If there’s one thing Jessica Simpson’s memoir has taught us, it’s that fame is corrosive. Whatever vehicle makes someone famous—music, movies, TikTok, sex tapes leaked on purpose—often becomes a means to the end of staying famous, as opposed to something worth doing for its own sake. Then there’s Brooke Bentham. The London singer is ambivalent enough about the idea of a full-time Life in Music that she chooses (and, let’s be honest, probably has a financial need) to work two jobs in between recording and touring, just to give herself some day-to-day structure. Bentham’s sharp debut album contends with being young and uncertain about the direction she wants to go.
Though she’s diffident on Everyday Nothing about what she wants out of life, Bentham knows exactly what she wants out of her music. She comes across as remarkably assured on 11 indie rock songs full of blurry guitars that wash around her sleepy and expressive voice. The album tilts toward slower songs full of grainy textures, so naturally, the handful of more uptempo numbers stand out.
“Keep It Near” is foremost among them.
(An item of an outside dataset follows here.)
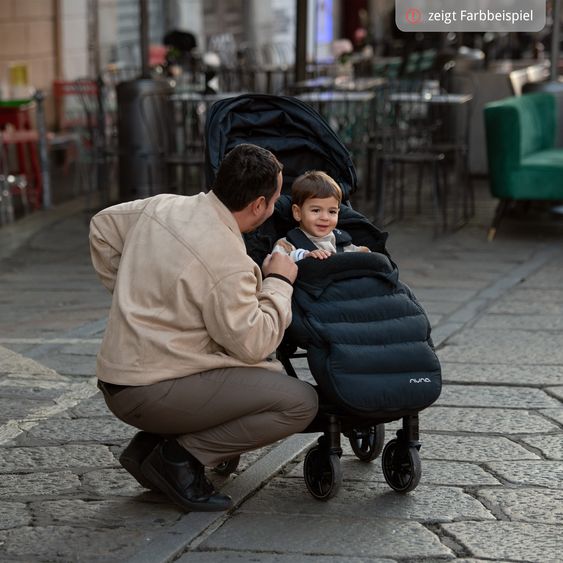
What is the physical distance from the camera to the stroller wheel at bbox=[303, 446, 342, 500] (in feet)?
13.6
The centerpiece of the album, the song finds Bentham reconciling her expectations for making music with the sometimes underwhelming reality of it, and she lets her voice ring out over spacious, overdriven guitars. It’s a masterful combination that hits like a shot of adrenaline when she slides into the chorus.
“Men I Don’t Know” deals with another reality of the business side of music: the glad-handing among slick guys with strong opinions who are as often as not full of crap. Though it’s a slow song, it exerts a strong pull. Clean guitars circle over Bentham’s subtle, bleary melody, joined toward the end by a repeating keyboard figure that’s all that remains when the rest of the instruments fade out.
Not everything on Everyday Nothing is a meditation on making music, though. “Perform for You” is a character study that Bentham based on a novel she read about a guy who builds himself up by tearing down his girlfriend. The song is packed with layers of guitars that start off relatively restrained, with a chugging figure accented with overdriven chords, and then build into spiky swirls of fuzztone fills and vamping. By contrast, “High” is muscular, but restrained, with a prominent drumbeat right up front with Bentham’s double-tracked vocals and woozy guitar squalling in the background until it spills into the foreground and takes over. It’s atmospheric and evocative, and Bentham sounds fully in command as she lets her voice grow from quiet to full-throated.
For all her uncertainty about her professional path as a creative person, Everyday Nothing makes one thing clear: Bentham is very good at what she does. She’s a distinctive songwriter with a penchant for avoiding the obvious, and her songs have a way of lingering, with melodies that scroll through your head like a news ticker. If those other jobs she has held onto don’t work out, she might want to think about making a career out of music.